Dan saat ini Melisa sedang menunggu Keland di simpang. Tempat ia diturunkan Keland saat pergi sekolah dan tempat ia menunggu Keland saat pulang sekolah. Itu sudah perjanjian mereka. Mereka sengaja melakukan itu agar tidak ketahuan. Bahkan saat pulang sekolah mereka sengaja pulang paling terlambat menunggu yang lainnya pulang terlebih dahulu. Saat sudah sepi baru lah Melisa menuju ke simpang dan Keland akan menyusul nya. Mereka benar-benar harus sangat hati-hati sekarang mengingat gosip itu, sepertinya Keland akan jadi sasaran empuk para pencari berita.
🚗🚗🚗
"Kak... tadi teman-teman ku  ngajak aku jalan besok, aku udah gak pernah lagi kumpul sama mereka, jadi mereka ngajak aku besok, katanya kumpul terakhir sebelum fokus ke ujian. Kak...boleh yah aku pergi" ijin Melisa hati-hati, takut Keland marah.

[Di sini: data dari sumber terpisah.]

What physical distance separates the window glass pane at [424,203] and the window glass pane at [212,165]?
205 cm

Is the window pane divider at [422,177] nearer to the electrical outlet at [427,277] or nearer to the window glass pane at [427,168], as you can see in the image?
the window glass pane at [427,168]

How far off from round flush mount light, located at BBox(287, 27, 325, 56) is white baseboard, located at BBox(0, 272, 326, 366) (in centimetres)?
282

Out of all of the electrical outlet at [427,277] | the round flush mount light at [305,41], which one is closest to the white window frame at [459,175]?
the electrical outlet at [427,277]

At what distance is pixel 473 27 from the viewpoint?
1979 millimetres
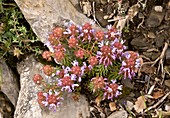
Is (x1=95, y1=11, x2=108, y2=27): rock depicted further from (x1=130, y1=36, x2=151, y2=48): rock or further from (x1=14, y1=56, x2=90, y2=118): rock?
(x1=14, y1=56, x2=90, y2=118): rock

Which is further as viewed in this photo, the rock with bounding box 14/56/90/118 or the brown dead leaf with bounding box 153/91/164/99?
the brown dead leaf with bounding box 153/91/164/99

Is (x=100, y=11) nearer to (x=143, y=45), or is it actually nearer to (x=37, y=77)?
(x=143, y=45)

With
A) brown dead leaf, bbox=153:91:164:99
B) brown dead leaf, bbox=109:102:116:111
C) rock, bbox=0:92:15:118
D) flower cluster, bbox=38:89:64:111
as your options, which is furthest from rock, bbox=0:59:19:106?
brown dead leaf, bbox=153:91:164:99

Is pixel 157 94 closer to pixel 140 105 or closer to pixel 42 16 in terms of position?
pixel 140 105

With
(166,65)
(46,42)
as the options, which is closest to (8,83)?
(46,42)

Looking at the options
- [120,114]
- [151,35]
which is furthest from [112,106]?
[151,35]
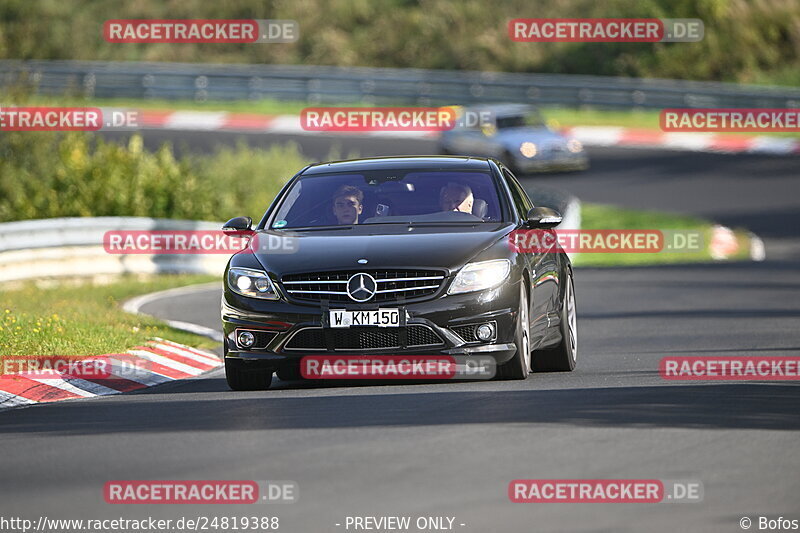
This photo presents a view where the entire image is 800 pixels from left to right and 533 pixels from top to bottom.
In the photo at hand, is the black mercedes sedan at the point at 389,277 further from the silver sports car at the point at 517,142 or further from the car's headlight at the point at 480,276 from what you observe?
the silver sports car at the point at 517,142

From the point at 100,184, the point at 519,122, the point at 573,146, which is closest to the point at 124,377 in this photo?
the point at 100,184

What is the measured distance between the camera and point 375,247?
1125 cm

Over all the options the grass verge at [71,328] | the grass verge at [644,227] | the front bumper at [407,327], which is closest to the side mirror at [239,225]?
the front bumper at [407,327]

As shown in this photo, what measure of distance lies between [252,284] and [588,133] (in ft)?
103

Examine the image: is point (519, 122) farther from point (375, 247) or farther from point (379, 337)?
point (379, 337)

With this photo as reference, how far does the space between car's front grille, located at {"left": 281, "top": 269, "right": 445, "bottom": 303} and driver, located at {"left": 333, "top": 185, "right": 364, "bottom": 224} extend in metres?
1.09

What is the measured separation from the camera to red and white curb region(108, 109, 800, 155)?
1526 inches

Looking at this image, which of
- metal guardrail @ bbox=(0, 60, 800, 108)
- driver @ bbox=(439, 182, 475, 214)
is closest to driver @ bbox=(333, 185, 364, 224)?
driver @ bbox=(439, 182, 475, 214)

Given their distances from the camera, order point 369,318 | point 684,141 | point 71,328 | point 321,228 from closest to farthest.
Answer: point 369,318 → point 321,228 → point 71,328 → point 684,141

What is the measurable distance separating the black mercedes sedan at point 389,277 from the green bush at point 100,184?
15352 mm

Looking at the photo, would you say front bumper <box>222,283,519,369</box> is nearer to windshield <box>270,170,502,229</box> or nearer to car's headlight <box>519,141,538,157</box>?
windshield <box>270,170,502,229</box>

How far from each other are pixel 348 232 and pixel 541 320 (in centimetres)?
155

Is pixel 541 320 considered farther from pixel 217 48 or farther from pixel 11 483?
pixel 217 48

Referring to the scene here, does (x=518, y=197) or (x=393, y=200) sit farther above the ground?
(x=518, y=197)
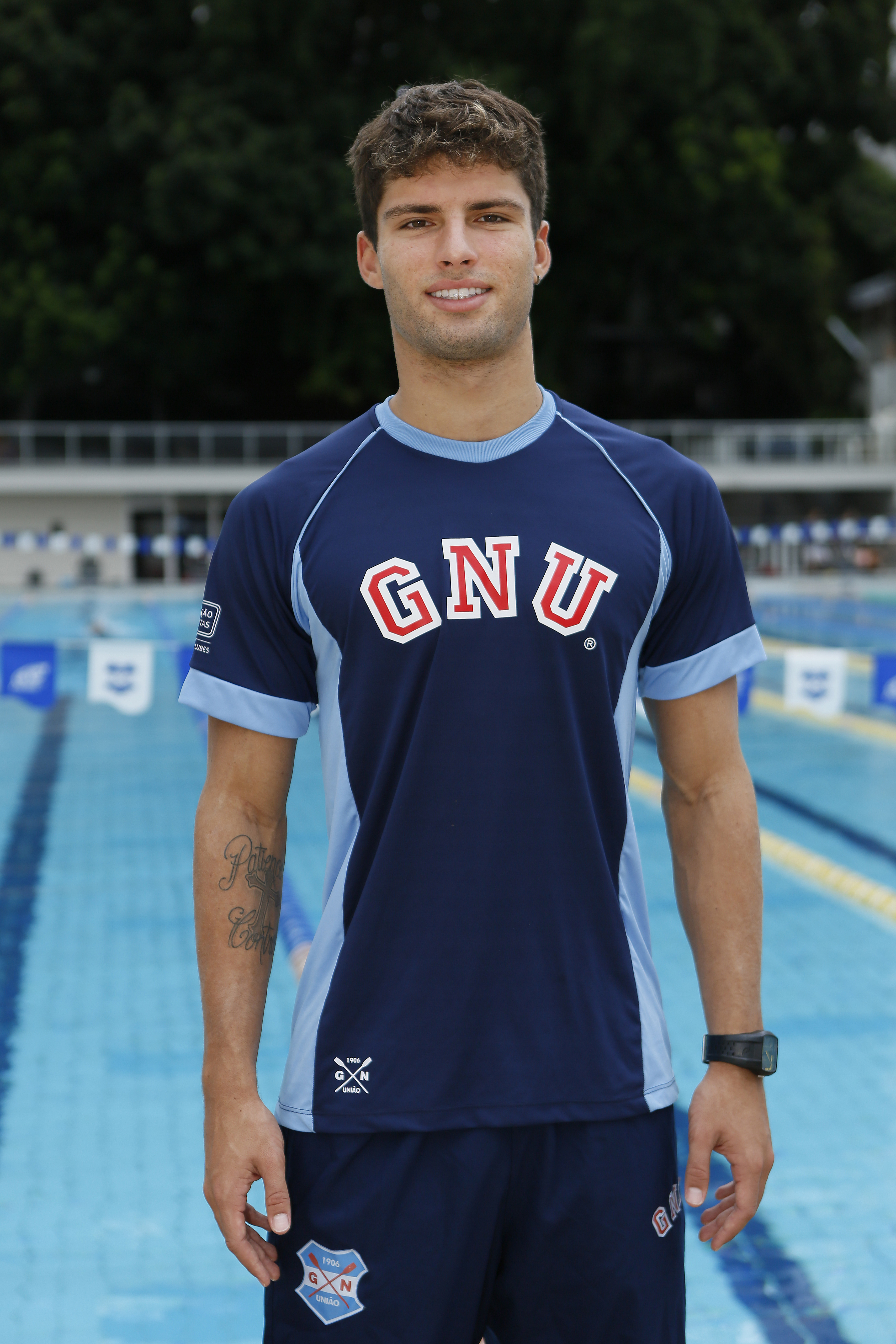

Tapi sepertinya Keland berfikir sejenak.
"Baiklah, tapi kau harus janji, setelah itu kau benar-benar harus fokus ke ujian, ingat kau harus memperoleh setidaknya 5 besar" ucap Keland mengingatkan membuat Melisa mengangguk semangat.
"Ia kak, aku janji" janji Melisa sumringahh. Kini ia mulai berkata 'aku' pada Keland saat hanya mereka berdua saja.
Keland sangat senang melihat Melisa tersenyum entah mengapa dengannya. Tapi ia merasa sangat ingin membuat Melisa selalu tersenyum karna itu selalu berhasil membuat hatinya bergetar.
....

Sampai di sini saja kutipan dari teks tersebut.